Madde 24Herkesin, dinlenme ve boş  zamana hakkı vardır; bu, iş saatlerinin makul ölçüde sınırlandırılması ve belirli aralıklarla ücretli tatil yapma hakkını da kapsar.  

Madde 271. Herkes, topluluğun kültürel yaşamına özgürce katılma, sanattan yararlanma ve bilimsel gelişmeye katılarak onun yararlarını paylaşma hakkına sahiptir.2. Herkesin kendi yaratısı olan bilim, yazın ve sanat ürünlerinden doğan manevi ve maddi çıkarlarının korunmasına hakkı vardır.  

Madde 28Herkesin bu Bildirgede ileri sürülen hak ve özgürlüklerin tam olarak gerçekleşebileceği bir toplumsal ve uluslararası düzene hakkı vardır.  

YAŞA(YAMA)MA NEDENLERİM 

 
Yukarda sıraladığım maddelerde belirtildiği şekilde Türkiye’de yaşayamama nedenlerimi 1-GENEL SEBEPLER 2-YAŞADIKLARIM VE BANA DAYATILAN şeklinde anlatacağım. Siz de takdir edersiniz ki 35 yılda yaşananları iki sayfalık bir bültene sığdırmak mümkün değil benim burada geniş şekilde anlattıklarımdan bir özet çıkarabilirsiniz.  

GENEL SEBEPLER

 
1- DEMOKRASİ VE SANAT

 
Demokrasinin bütün kurumlarıyla tesis edilmediği düşünce ve ifade özgürlüğünün olmadığı bir ülkede sanat ve estetik üretiminden bahsedilemez.
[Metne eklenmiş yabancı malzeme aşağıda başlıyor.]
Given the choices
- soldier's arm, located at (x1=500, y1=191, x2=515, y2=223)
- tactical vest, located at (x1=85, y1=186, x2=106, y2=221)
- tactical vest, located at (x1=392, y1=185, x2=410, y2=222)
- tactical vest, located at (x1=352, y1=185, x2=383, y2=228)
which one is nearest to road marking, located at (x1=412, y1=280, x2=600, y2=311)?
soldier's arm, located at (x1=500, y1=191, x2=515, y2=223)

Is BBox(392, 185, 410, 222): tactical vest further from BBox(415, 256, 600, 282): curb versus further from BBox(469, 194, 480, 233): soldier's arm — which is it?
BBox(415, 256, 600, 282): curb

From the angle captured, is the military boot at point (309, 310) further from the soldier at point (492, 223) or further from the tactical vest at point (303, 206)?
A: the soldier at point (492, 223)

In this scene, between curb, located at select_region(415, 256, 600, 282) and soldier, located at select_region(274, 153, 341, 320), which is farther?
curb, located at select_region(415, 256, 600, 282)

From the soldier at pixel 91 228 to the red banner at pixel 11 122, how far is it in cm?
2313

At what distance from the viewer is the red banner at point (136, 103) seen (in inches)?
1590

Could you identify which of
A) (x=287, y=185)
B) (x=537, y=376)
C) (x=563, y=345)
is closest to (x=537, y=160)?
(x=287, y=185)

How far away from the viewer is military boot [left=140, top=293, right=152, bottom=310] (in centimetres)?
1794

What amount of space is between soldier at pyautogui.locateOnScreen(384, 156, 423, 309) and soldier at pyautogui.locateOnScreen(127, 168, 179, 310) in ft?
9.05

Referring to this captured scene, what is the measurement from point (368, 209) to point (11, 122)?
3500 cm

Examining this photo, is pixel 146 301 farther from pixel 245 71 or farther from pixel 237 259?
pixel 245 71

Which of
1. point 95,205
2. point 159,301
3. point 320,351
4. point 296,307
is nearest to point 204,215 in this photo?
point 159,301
Çünkü sanat özgür ortamda gelişir. Özgürlüklerin sınırlandığı karşı fikirlere izin verilmediği yasakçı ve sansürcü baskıcı uygulamaların yapıldığı bir ülkede sanatın ve sanatçının gelişmesi mümkün değildir.

Bir ülkede özgürce sanat yapılamıyorsa orada demokrasi yoktur. Demokrasi yoksa sanatta yoktur. Anadolu’nun her yerindeki onlarca tiyatro harabesine bakıp ta utanmak lazım on binlerce yıl önce nasıl ileri bir medeniyet yaşamış. On bin beş bin kişilik anfi tiyatrolar bir ihtiyaçtan ortaya çıkmış. Biz kendimizi uygar ve ileri medeniyet sayıyoruz. Oysaki on bin yıl önceki medeniyetin bile on bin yıl gerisindeyiz.

Özgürce sanat yapabildiğimde söylenemez özellikle tiyatro İstanbul’da istediğiniz salonu tutup istediğiniz oyunu oynarsınız buna kimse karışmaz ama Anadolu’ya gitmek istediğinizde sanki eyalet kanunları varmış gibi izin almak keyfiyeti vardır..

Siyasilerin tiyatroya bakışını  şu günlerde zaman gazetesinde yayınlanan bu yazıyla anlatabilirim..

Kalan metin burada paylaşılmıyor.